## Dataset excerpts
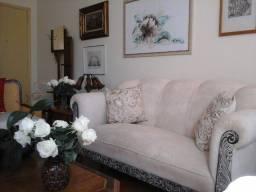 Título do anúncio: Jogo de sofá e poltronas antigos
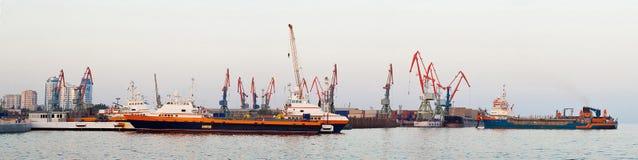 Panorama av industriell port Fotografering för Bildbyråer
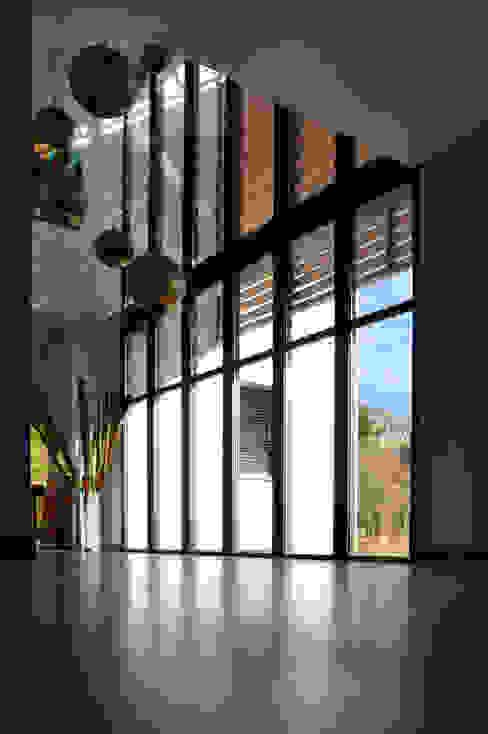 Z HOUSE Salon minimaliste par AP ARCHITECTES Minimaliste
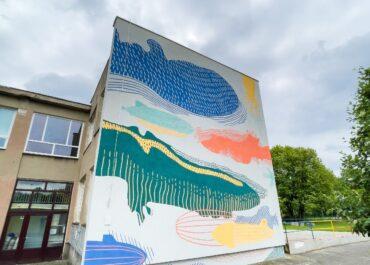 """""""Dzieci to mają wyobraźnię"""" – co najmłodsi widzą wśród malunków na nowym muralu w Poznaniu?"""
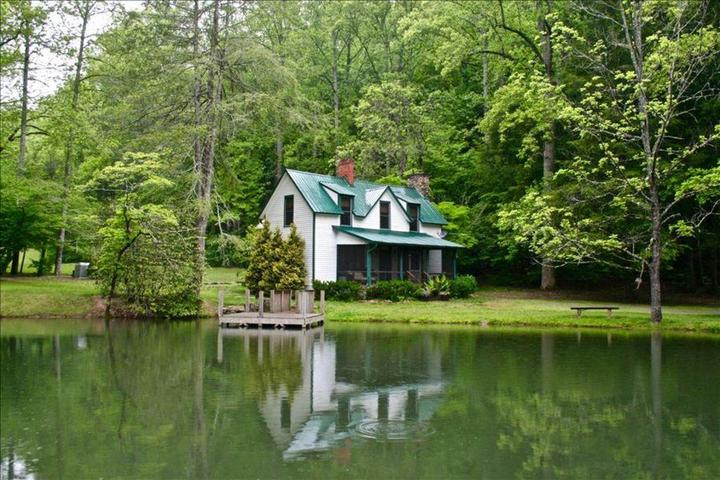 Pet Friendly 4-Bedroom on the Mill's River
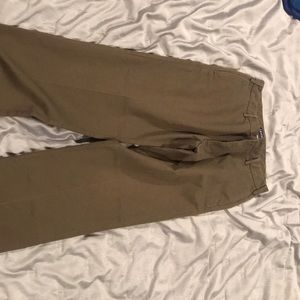 Izod khakis olive in color size 32x32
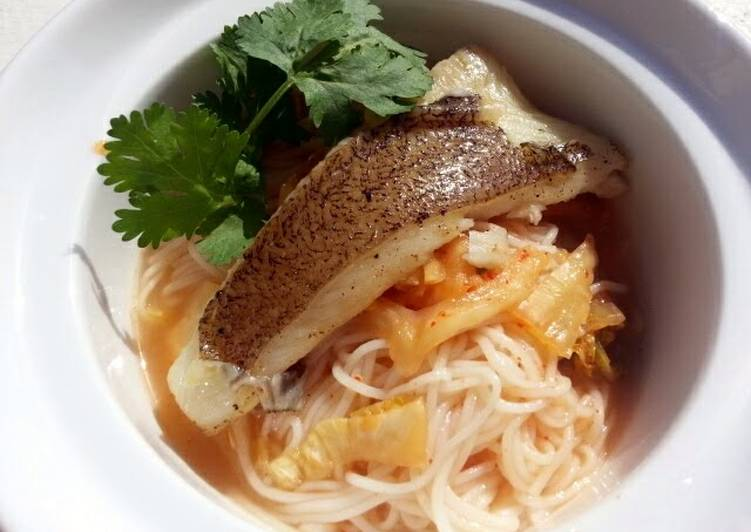 Noodle With Kimchi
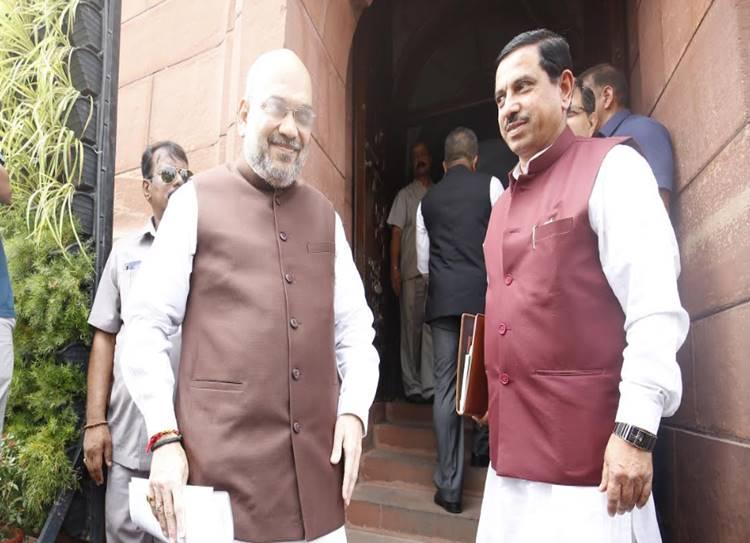 Kashmir clampdown: Amit Shah met higher officials
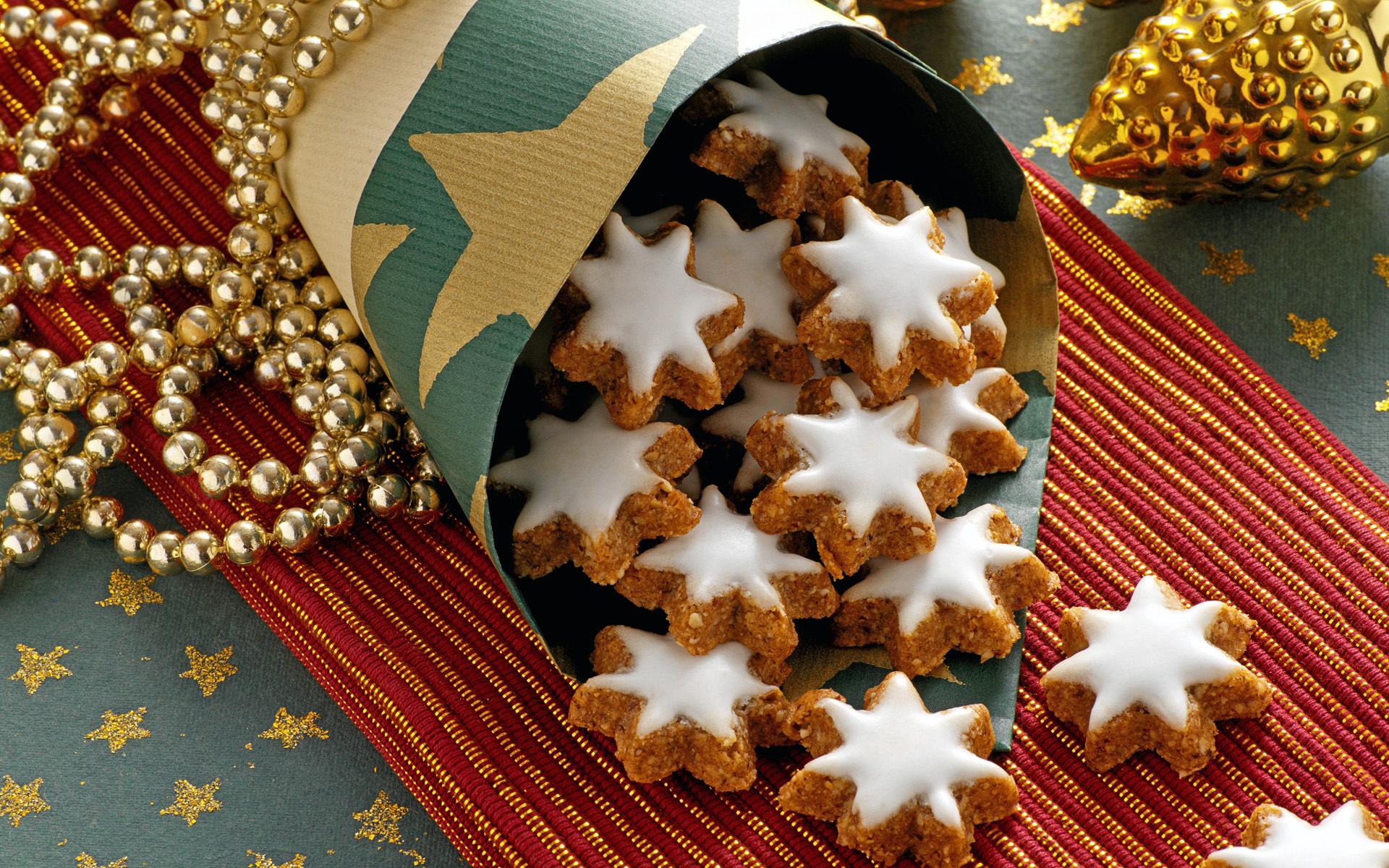 http://img2.goodfon.ru/original/1920x1200/b/60/pechene-novogodnee-vypechka.jpg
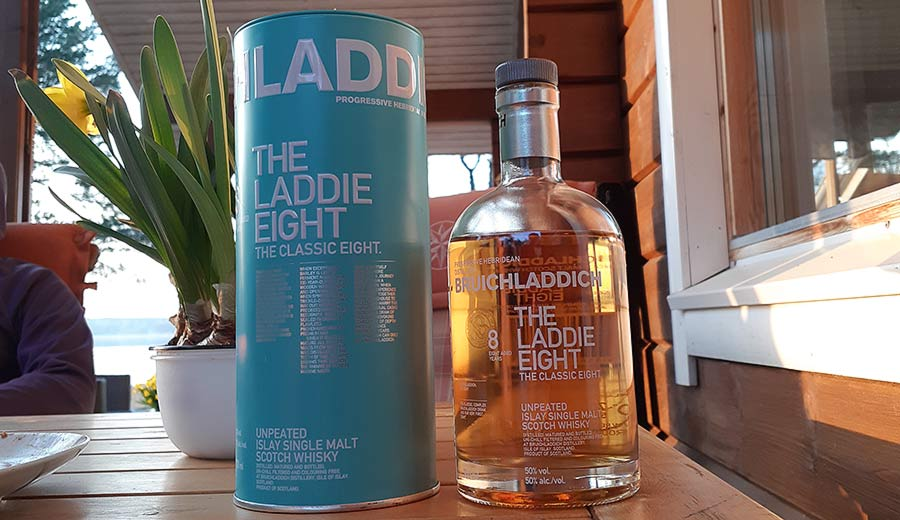 The Laddie Eight Whisky Review - Bruichladdich 8YO Single Malt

## Directions for this task
Your task is to write out, exactly and without pictures, only the lines from the one holding "Panorama av industriell" to the last line of the data.

## Exercise response
 Panorama av industriell port Fotografering för Bildbyråer
 Z HOUSE Salon minimaliste par AP ARCHITECTES Minimaliste
 """""""Dzieci to mają wyobraźnię"""" – co najmłodsi widzą wśród malunków na nowym muralu w Poznaniu?"""
 Pet Friendly 4-Bedroom on the Mill's River
 Izod khakis olive in color size 32x32
 Noodle With Kimchi
 Kashmir clampdown: Amit Shah met higher officials
 http://img2.goodfon.ru/original/1920x1200/b/60/pechene-novogodnee-vypechka.jpg
 The Laddie Eight Whisky Review - Bruichladdich 8YO Single Malt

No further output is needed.